Because Art Hipple was thorough it took him twenty minutes to get the story to his own satisfaction. Then he returned his notebook to his pocket, looked at Duross, at Koenig, and last at the girl. He wanted to tell her to wipe her eyes, but what if she didn’t have a handkerchief?

He spoke to Duross. “Stop me if I’m wrong,” he said. “You bought the ring a week ago to give to your wife for Christmas and paid sixty-two dollars for it. You put it there in a desk drawer after showing it to Miss Lauro. Why did you show it to Miss Lauro?”

Duross turned his palms up. “Just a natural thing. She works for me, she’s a woman, and it’s a beautiful ring.”

“Okay. Today you work with her—filling orders, addressing packages, and putting postage on. You send her to the post office with a bag of the packages. Why didn’t she take all of them?”

“She did.”

“Then what are those?” Art pointed to a pile of little boxes, addressed and stamped, on the end of a table.

“Orders that came in the afternoon mail. I did them while she was gone to the post office.”

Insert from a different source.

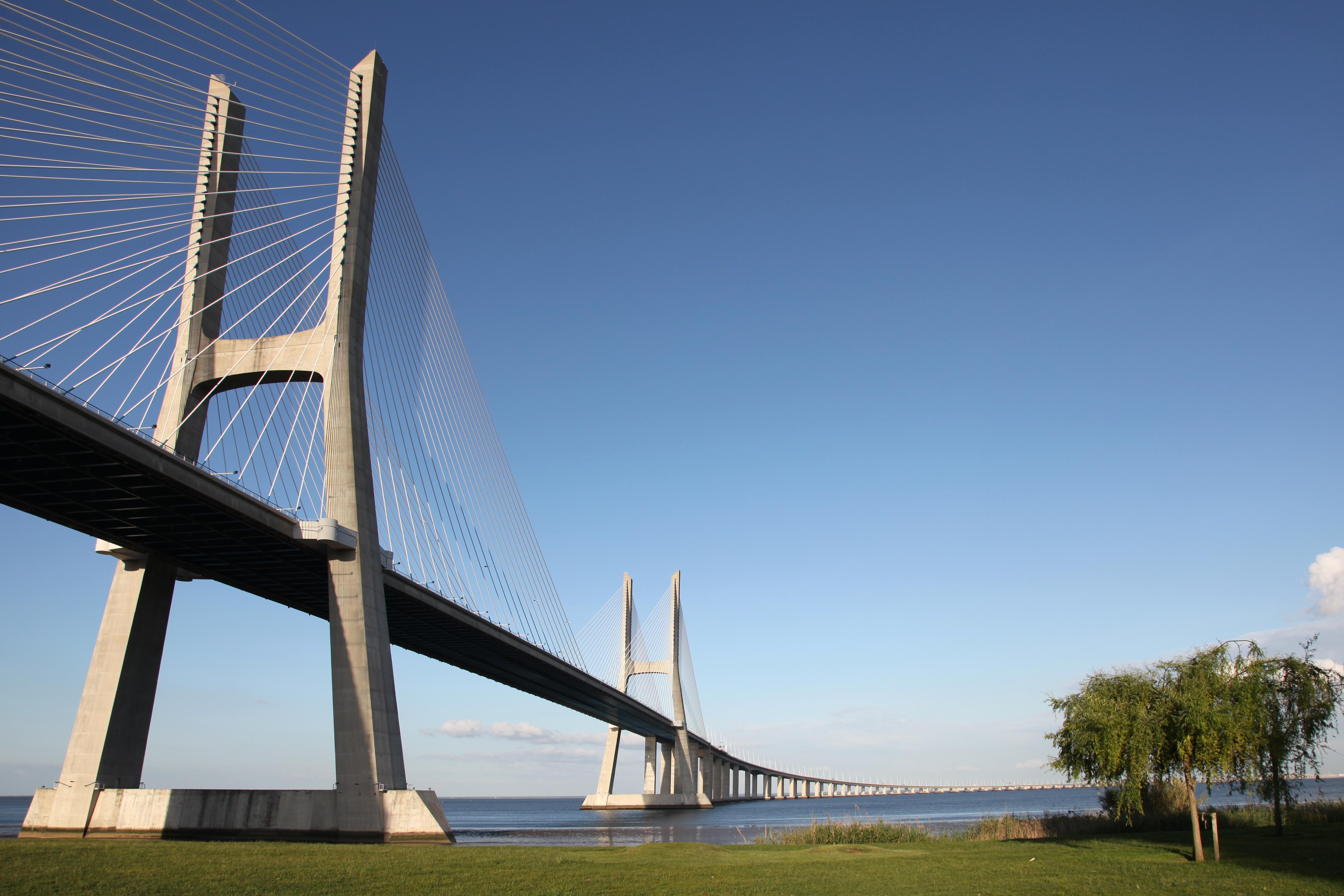 A Ponte Vasco da Gama e a engenharia vanguardista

Art nodded. “And also while she was gone you looked in the drawer to get the ring to take home for Christmas, and it wasn’t there. You know it was there this morning because Miss Lauro asked if she could look at it again, and you showed it to her and let her put it on her finger, and then you put it back in the drawer. But this afternoon it was gone, and you couldn’t have taken it yourself because you haven’t left this room. Miss Lauro went out and got sandwiches for your lunch. So you decided she took the ring, and you phoned the insurance company, and Mr. Koenig came and advised you to call the police, and—”

“Only his stock is insured,” Koenig put in. “The ring was not a stock item and is not covered.”

“Just a legality,” Duross declared scornfully. “Insurance companies can’t hide behind legalities. It hurts their reputation.”

Koenig smiled politely but noncommittally.

Art turned to the girl. “Why don’t you sit down?” he asked her. “There’s a chair we men are not using.”

“I will never sit down in this room again,” she declared in a thin tight

voice.

“Okay.” Art scowled at her. She was certainly not comely. “If you did take the ring you might—”

“I didn’t!”

“Very well. But if you did you might as well tell me where it is because you won’t ever dare to wear it or sell it.”

“Of course I wouldn’t. I knew I wouldn’t. That’s why I didn’t take it.”

“Oh? You thought of taking it?”

“Of course I did. It was a beautiful ring.” She stopped to swallow. “Maybe my life isn’t much, but what it is, I’d give it for a ring like that, and a girl like me, I could live a hundred years and never have one. Of course I thought of taking it—but I knew I couldn’t ever wear it.”

“You see?” Duross appealed to the law. “She’s foxy, that girl. She’s slick.”

Art downed an impulse to cut it short, get out. return to the station house, and write a report. Nobody here deserved anything, not even justice— especially not justice. Writing a brief report was all it rated, and all, ninety-nine times out of a hundred, it would have got. But instead of breaking it off, Art sat and thought it over through a long silence, with the three pairs of eyes on him. Finally he spoke to Duross:

“Get me the orders that came in the afternoon mail.”

Duross was startled. “Why?”

“I want to check them with that pile of boxes you addressed and stamped.”

Duross shook his head. “I don’t need a cop to check my orders and shipments. Is this a gag?”

“No. Get me the orders.”

“I will not!”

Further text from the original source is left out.